Alan Holland, Business Unit Director for Greater London at SEGRO, commented: “We support the NLA’s call for a more joined up approach to London’s future provision of industrial and logistic space.  The WRK/ LDN study resonates with SEGRO’s own independent research, principally in relation to the need to protect London’s supply of light industrial and urban logistics space. Since 2001, 1,305 ha of industrial land has been released to non-industrial use and this rate of loss is accelerating. Continuing low vacancy rates, together with structural changes in consumer behaviours has led to occupiers seeking to modernise their supply chains, particularly in the area of last mile delivery, and we expect this trend to continue.”

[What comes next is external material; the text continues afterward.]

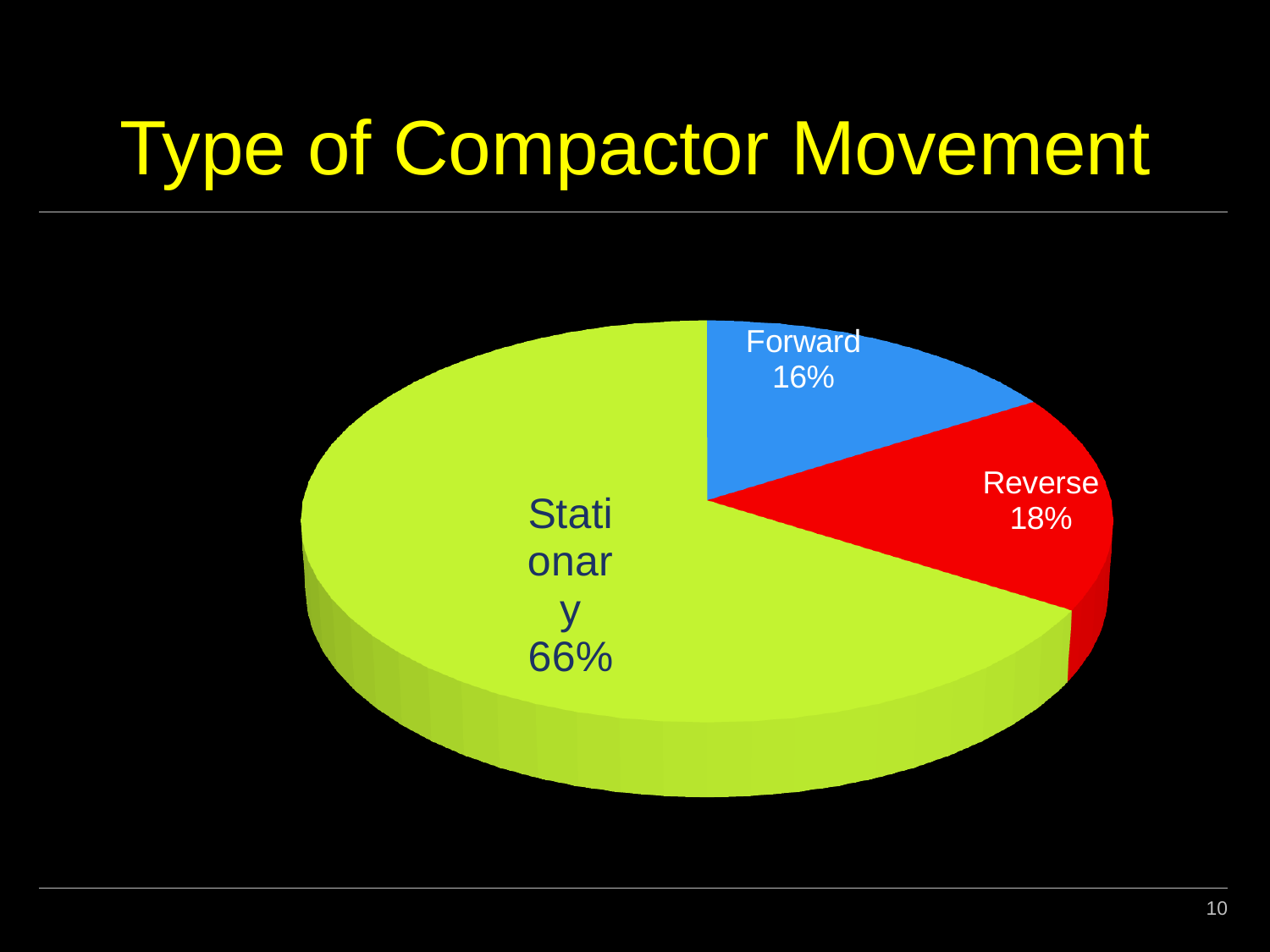
What kind of chart is shown on the slide? Pie chart How many slices does the pie chart have? 3 What colour is the Reverse slice? Red Which type of compactor movement has the largest share? Stationary What share of the pie does Reverse represent? 18% What is the difference in percentage points between the Reverse and Forward shares? 2 What is the title of the slide? Type of Compactor Movement Which has a larger share, Reverse or Forward? Reverse What share of the pie does Forward represent? 16% What share of the pie does Stationary represent? 66% Which type of compactor movement has the smallest share? Forward What is the difference in percentage points between the Stationary and Reverse shares? 48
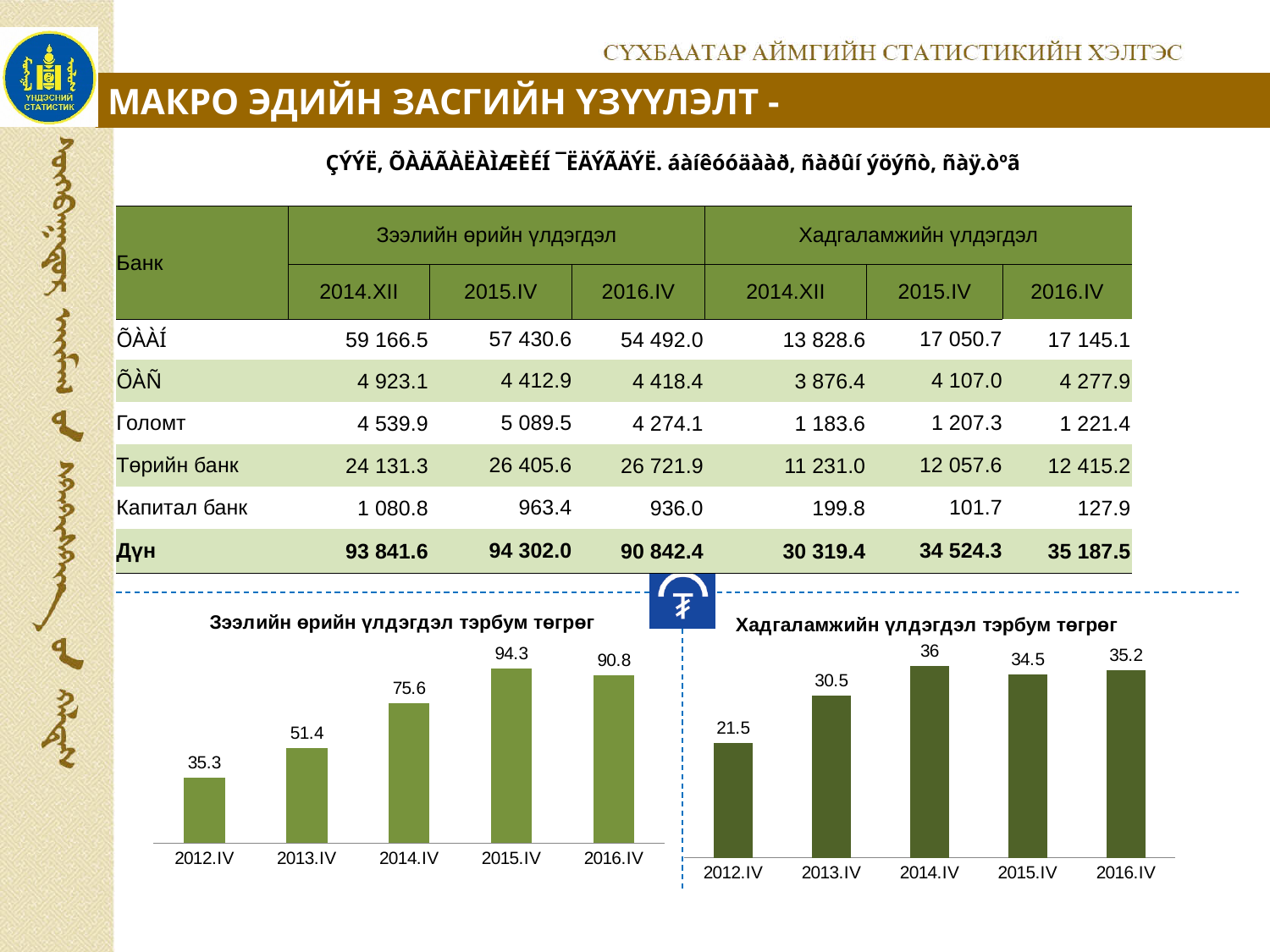
In the chart titled 'Зээлийн өрийн үлдэгдэл тэрбум төгрөг', which is larger, the value for 2013.IV or the value for 2014.IV? 2014.IV In the chart titled 'Хадгаламжийн үлдэгдэл тэрбум төгрөг', what is the value for 2016.IV? 35.2 In the chart titled 'Зээлийн өрийн үлдэгдэл тэрбум төгрөг', what is the value for 2014.IV? 75.6 In the chart titled 'Хадгаламжийн үлдэгдэл тэрбум төгрөг', what is the value for 2013.IV? 30.5 In the chart titled 'Хадгаламжийн үлдэгдэл тэрбум төгрөг', what is the difference between the values for 2014.IV and 2012.IV? 14.5 In the chart titled 'Зээлийн өрийн үлдэгдэл тэрбум төгрөг', do the values rise or fall from 2012.IV to 2015.IV? Rise In the chart titled 'Хадгаламжийн үлдэгдэл тэрбум төгрөг', which is larger, the value for 2012.IV or the value for 2013.IV? 2013.IV How many bars are shown in the chart titled 'Зээлийн өрийн үлдэгдэл тэрбум төгрөг'? 5 In the chart titled 'Хадгаламжийн үлдэгдэл тэрбум төгрөг', which period has the lowest value? 2012.IV In the chart titled 'Зээлийн өрийн үлдэгдэл тэрбум төгрөг', what is the difference between the values for 2015.IV and 2016.IV? 3.5 What type of chart is the chart titled 'Хадгаламжийн үлдэгдэл тэрбум төгрөг'? Bar chart In the chart titled 'Зээлийн өрийн үлдэгдэл тэрбум төгрөг', which period has the highest value? 2015.IV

Festus Moffat, Director at John Robertson Architects, commented: “London’s greatest strength is it connections, socially, digitally and physically and for the majority of Londoners commuting is significant part of our work life. We believe that the next version of the London Plan puts an emphasis on the development of transport nodes and the areas around them to provide London with a connected future.”

The exhibition, WRK / LDN, will open at NLA in The Building Centre in Bloomsbury today, 13 October. Exploring the issues facing London workers, and highlighting the future areas for growth across the capital, the exhibition creates a pop-up working space and showcases future growth areas and current exemplar schemes, as well as providing additional recommendations for how we should secure the future of London’s economy. A programme of related events will run until mid-December, debating the key themes to come out of the insight study.